In the weeks following Lane’s death, daily newspapers uncovered several more lethal “hot spots” in the East Village. Last week Con Ed released the results so far of its own ongoing investigation: With inspections completed on 75 percent of its 250,000 manholes and service boxes in the city and Westchester, 110 voltage-leaking hot spots — including manholes, junction boxes and lampposts, one near Cooper Union — were found and repaired.
“It’s a major concern,” McCarthy said of the hot spots. “It’s something that they obviously have to correct and correct fast. It’s something that I don’t want to see happen in the East Village again.”
The C.O. noted police routinely see violence on the job, but Lane’s death was different.
“You respond to a lot of instances of shots fired, you find out later that these people have a very bad criminal history,” he said. “You can swallow that a lot better than you can a person like Jodie Lane, who was just a regular person out there innocently walking her dogs…. It’s almost unbelievable.”
McCarthy continues to maintain that the responding officers did the best under the circumstances.
“It’s a split-second thing, you’re going in, you don’t have a lot of factors,” he said. “This was an incident that we really didn’t have any factors. I feel that they had to make a very difficult assessment.

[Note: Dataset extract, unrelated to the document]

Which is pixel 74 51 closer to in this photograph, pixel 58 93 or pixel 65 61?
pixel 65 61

And I think they did a very good job in making sure other people weren’t electrocuted.”
Asked about reports Lane’s family plans to sue the Police Department as well as Con Ed over the incident, McCarthy declined comment.
“My heart goes out to the family,” he said. “They’ve obviously been through a lot. In regard to the lawsuit, that really doesn’t have anything to do with me. I’m more concerned that somebody died in my precinct.”